Zhang Lili, Geisler Trent, Ray Herman, Xie Ying
Analytics and Data Science Ph.D. Program, Kennesaw State University, Kennesaw, GA, USA.
Analytics and Data Science Institute, Kennesaw State University, Kennesaw, GA, USA.
J Appl Stat. 2021 Jun 16;49(13):3257-3277. doi: 10.1080/02664763.2021.1939662. eCollection 2022.
Logistic regression is estimated by maximizing the log-likelihood objective function formulated under the assumption of maximizing the overall accuracy. That does not apply to the imbalanced data. The resulting models tend to be biased towards the majority class (i.e. non-event), which can bring great loss in practice. One strategy for mitigating such bias is to penalize the misclassification costs of observations differently in the log-likelihood function. Existing solutions require either hard hyperparameter estimating or high computational complexity. We propose a novel penalized log-likelihood function by including penalty weights as decision variables for observations in the minority class (i.e. event) and learning them from data along with model coefficients. In the experiments, the proposed logistic regression model is compared with the existing ones on the statistics of area under receiver operating characteristics (ROC) curve from 10 public datasets and 16 simulated datasets, as well as the training time. A detailed analysis is conducted on an imbalanced credit dataset to examine the estimated probability distributions, additional performance measurements (i.e. type I error and type II error) and model coefficients. The results demonstrate that both the discrimination ability and computation efficiency of logistic regression models are improved using the proposed log-likelihood function as the learning objective.

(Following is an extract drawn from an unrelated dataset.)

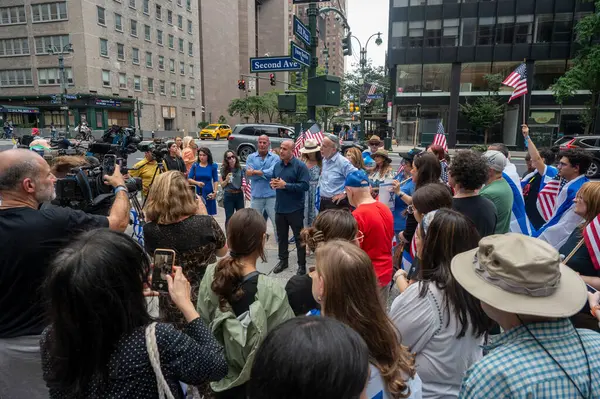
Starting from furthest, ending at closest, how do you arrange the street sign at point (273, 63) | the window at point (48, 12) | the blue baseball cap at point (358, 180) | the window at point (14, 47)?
the window at point (14, 47)
the window at point (48, 12)
the street sign at point (273, 63)
the blue baseball cap at point (358, 180)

逻辑回归是通过最大化在总体准确率最大化假设下制定的对数似然目标函数来估计的。这不适用于不平衡数据。由此产生的模型往往偏向于多数类(即非事件),这在实际应用中可能会带来巨大损失。减轻这种偏差的一种策略是在对数似然函数中对不同观测值的误分类成本进行惩罚。现有的解决方案要么需要硬超参数估计,要么计算复杂度高。我们提出了一种新颖的惩罚对数似然函数,通过将惩罚权重作为少数类(即事件)观测值的决策变量,并与模型系数一起从数据中学习它们。在实验中,将所提出的逻辑回归模型与现有的模型在来自10个公共数据集和16个模拟数据集的接收器操作特征(ROC)曲线下面积的统计数据以及训练时间方面进行了比较。对一个不平衡信用数据集进行了详细分析,以检查估计的概率分布、额外的性能度量(即I型错误和II型错误)以及模型系数。结果表明,使用所提出的对数似然函数作为学习目标,逻辑回归模型的判别能力和计算效率都得到了提高。